The TRX Suspension training system is an awesome portable tool to be used for your strength training program.  Using it successfully is all dependent on using it properly and safely.  To ensure you do so we have compiled some basic information you will want to take note of if you are unfamiliar with the TRX.  For tips on performing specific TRX movements check out our technique videos.

The TRX is a suspension training system that leverages gravity and bodyweight in order to provide many resistance training exercises that are easily scalable for a variety of ability levels.  The TRX uses the Vector, Pendulum, and Stability Principles to provide the difficulty level of each TRX movement.  The Vector Principle refers to the angle of your feet in relation to the anchor point of the TRX.  For most of the standing TRX exercises there will be more difficulty the closer your base (usually your feet, sometimes hands) is to the anchor point.  The pendulum principle refers to the TRX movements taking place on the ground.  For these movements, opposite of the vector principle, moving your feet away from the anchor point will increase resistance, while moving toward or behind it will make it easier.  The stability principle, as applied to the TRX, refers to a narrow versus wide base of support.  When working in a narrow base of support the user will have to engage more of the core and recruit more of the agonist muscle to control the movement while a wide base of support provides more stability therefore requiring less challenge to perform the movement.

There are several rules to follow when using the TRX in order to maximize safety and ease of use.  First, when setting up the TRX using the regular anchor, wrap it around the anchor point two to three times then secure it by clipping the caribiner through one of the eyelets or around the main system.
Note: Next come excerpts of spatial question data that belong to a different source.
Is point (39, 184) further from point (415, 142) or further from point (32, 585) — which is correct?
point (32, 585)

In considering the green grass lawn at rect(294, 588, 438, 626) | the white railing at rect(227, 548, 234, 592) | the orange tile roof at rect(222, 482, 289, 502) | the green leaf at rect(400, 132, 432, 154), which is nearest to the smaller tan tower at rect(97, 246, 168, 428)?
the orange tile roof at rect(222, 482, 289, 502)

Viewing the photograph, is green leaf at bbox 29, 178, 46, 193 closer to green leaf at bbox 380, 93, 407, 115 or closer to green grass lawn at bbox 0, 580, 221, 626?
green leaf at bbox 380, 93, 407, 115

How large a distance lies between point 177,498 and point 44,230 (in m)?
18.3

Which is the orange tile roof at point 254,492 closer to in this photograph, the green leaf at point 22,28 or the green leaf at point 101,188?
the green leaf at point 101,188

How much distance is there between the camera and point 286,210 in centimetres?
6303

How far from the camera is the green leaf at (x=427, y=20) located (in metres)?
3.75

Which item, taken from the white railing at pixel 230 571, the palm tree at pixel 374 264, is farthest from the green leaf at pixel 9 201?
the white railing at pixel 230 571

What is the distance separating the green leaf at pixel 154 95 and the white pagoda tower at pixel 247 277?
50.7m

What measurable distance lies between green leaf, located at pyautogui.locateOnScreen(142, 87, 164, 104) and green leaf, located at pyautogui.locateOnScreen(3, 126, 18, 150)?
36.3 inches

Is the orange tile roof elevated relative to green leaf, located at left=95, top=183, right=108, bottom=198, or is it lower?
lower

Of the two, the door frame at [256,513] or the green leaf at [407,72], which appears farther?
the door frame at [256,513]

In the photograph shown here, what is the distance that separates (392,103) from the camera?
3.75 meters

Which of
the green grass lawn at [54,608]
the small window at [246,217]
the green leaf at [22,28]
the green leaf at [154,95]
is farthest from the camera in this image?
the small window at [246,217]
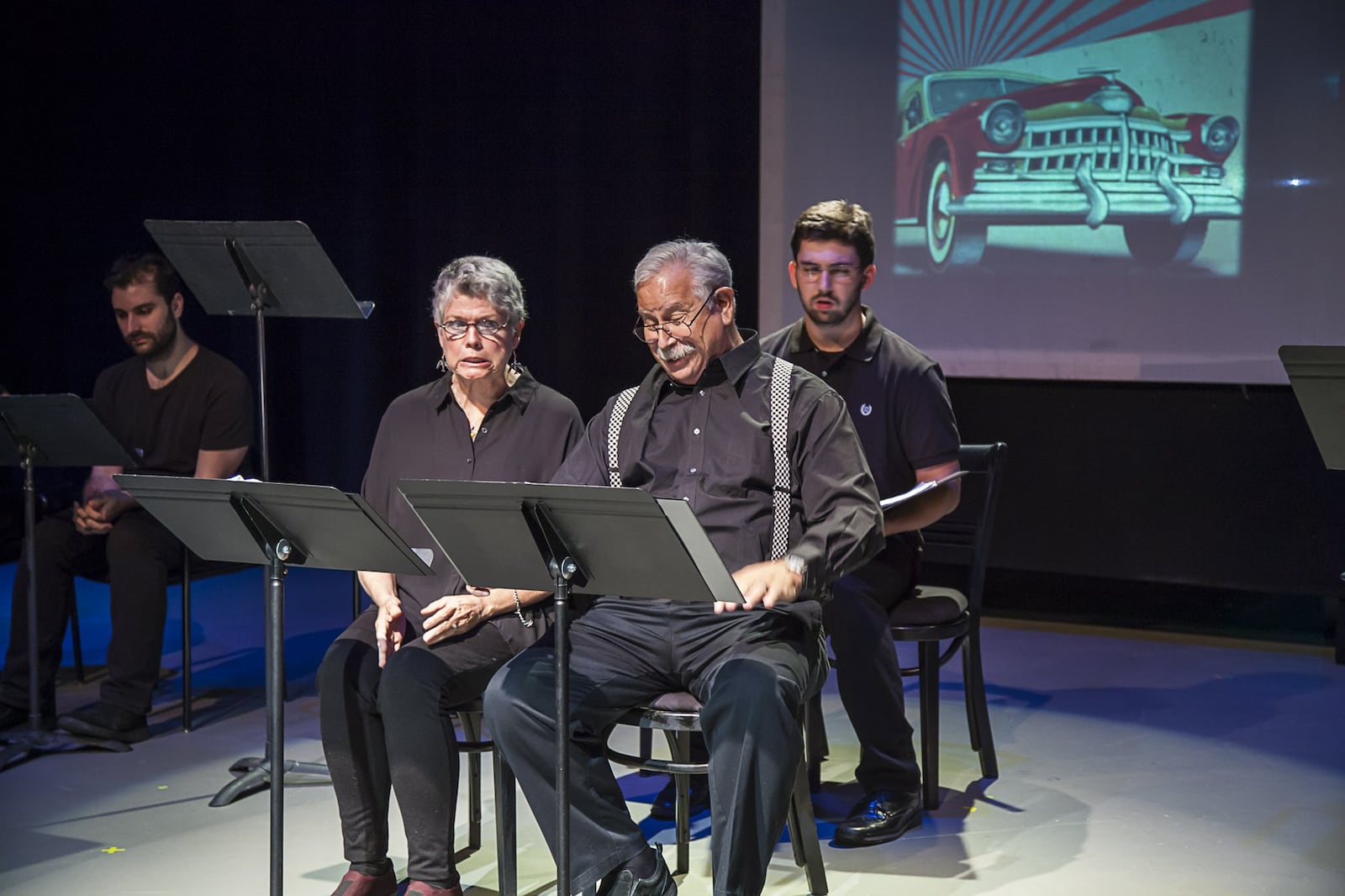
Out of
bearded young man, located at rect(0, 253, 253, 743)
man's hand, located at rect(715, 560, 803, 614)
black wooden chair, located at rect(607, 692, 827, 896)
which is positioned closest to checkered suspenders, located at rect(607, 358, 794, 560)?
man's hand, located at rect(715, 560, 803, 614)

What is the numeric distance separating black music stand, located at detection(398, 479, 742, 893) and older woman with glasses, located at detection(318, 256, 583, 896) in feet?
1.43

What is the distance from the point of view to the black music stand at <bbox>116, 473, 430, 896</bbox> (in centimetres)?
251

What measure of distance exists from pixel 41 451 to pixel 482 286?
171 cm

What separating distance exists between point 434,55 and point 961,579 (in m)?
3.41

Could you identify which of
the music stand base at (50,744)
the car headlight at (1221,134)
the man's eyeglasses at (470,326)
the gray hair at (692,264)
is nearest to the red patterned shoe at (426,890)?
the man's eyeglasses at (470,326)

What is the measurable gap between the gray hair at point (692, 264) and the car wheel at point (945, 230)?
3.04 m

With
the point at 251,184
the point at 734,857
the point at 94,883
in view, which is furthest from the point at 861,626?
the point at 251,184

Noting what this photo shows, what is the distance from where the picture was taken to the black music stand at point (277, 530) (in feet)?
8.24

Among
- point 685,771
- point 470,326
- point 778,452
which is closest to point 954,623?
point 778,452

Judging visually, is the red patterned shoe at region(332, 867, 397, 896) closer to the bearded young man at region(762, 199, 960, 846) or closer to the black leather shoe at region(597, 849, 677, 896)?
the black leather shoe at region(597, 849, 677, 896)

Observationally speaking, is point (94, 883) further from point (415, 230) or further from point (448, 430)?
point (415, 230)

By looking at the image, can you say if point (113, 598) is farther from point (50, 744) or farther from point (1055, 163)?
point (1055, 163)

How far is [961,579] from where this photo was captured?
20.8 feet

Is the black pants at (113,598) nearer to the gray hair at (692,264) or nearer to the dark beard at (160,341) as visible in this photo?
the dark beard at (160,341)
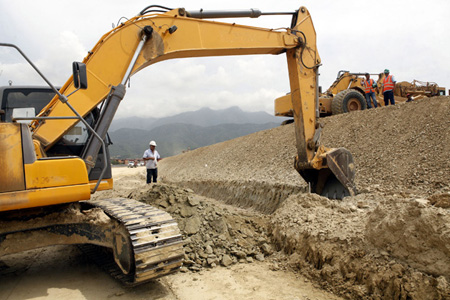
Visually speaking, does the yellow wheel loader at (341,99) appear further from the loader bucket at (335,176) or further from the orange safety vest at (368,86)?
the loader bucket at (335,176)

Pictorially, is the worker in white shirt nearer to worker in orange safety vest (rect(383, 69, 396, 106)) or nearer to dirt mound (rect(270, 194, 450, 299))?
dirt mound (rect(270, 194, 450, 299))

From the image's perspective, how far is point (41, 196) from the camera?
3223mm

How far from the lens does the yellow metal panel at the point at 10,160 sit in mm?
3105

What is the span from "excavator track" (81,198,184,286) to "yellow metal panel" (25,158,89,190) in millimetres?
680

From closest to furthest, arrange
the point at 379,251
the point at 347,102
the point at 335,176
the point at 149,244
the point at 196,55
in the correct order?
the point at 149,244
the point at 379,251
the point at 196,55
the point at 335,176
the point at 347,102

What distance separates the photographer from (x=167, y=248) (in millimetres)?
3553

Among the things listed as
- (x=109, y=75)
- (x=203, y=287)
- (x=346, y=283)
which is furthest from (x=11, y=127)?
(x=346, y=283)

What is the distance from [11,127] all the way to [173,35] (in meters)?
2.64

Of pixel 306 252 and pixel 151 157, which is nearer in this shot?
pixel 306 252

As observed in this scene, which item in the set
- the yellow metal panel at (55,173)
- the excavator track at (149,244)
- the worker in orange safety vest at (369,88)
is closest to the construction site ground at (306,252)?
the excavator track at (149,244)

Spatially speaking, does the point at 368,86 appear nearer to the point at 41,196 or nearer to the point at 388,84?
the point at 388,84

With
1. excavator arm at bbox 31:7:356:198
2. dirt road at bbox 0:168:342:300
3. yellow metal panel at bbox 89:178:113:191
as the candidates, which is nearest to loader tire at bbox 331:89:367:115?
excavator arm at bbox 31:7:356:198

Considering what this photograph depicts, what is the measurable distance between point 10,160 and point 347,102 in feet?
44.1

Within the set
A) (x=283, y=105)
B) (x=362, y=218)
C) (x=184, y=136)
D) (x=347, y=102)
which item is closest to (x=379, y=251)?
(x=362, y=218)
Never clip the caribiner into the black lower loop of the suspension anchor.  If using the door anchor, place the anchor on top of the door, center it, then securely close and lock the door.  In order to adjust the length of the TRX straps, push the black metal tab down and either extend the strap out or pull the excess strap up to shorten.

When converting the TRX from two to one handle usage begin by holding the straps one in front of the other, with the bottom handle turned perpendicular to the top one.  Pass the bottom handle through the triangle formed by the handle and the straps then hold it so you can see the full length of the handle.  Turn the bottom handle perpendicular to the top one and thread through the other handle as was done before, then pull the handle that was passed through tight so that it is locked into place.

There will also be times when you need to have your feet in the TRX stirrups in the prone position.  To achieve this sit facing the TRX with the bottom of the stirrups about one foot off the ground.  Place the middle part of the left foot in the right stirrup, then cross the right leg over the left and place the middle of the right foot in the left stirrup.  Since your right foot was place in the TRX last, turn to the right and flip your body into the prone ‘push-up’ position.  This will be the start position for many of the TRX exercises.

In order to perform posterior chain exercises such as the hamstring curl you will need to be lying on the ground with the heels in the stirrups of the TRX.  To achieve this begin by sitting down facing the TRX with the bottom of the stirrups about one foot off the ground.  Hold each of the stirrups in place with the fingers then roll back so both heels can go in the stirrups simultaneously.  Once the heels are in the stirrups, simply straighten the legs and prepare to do the desired exercise.

The TRX can be used just about anywhere so long as you have a stable anchor point or door that is approximately 6 feet off the ground.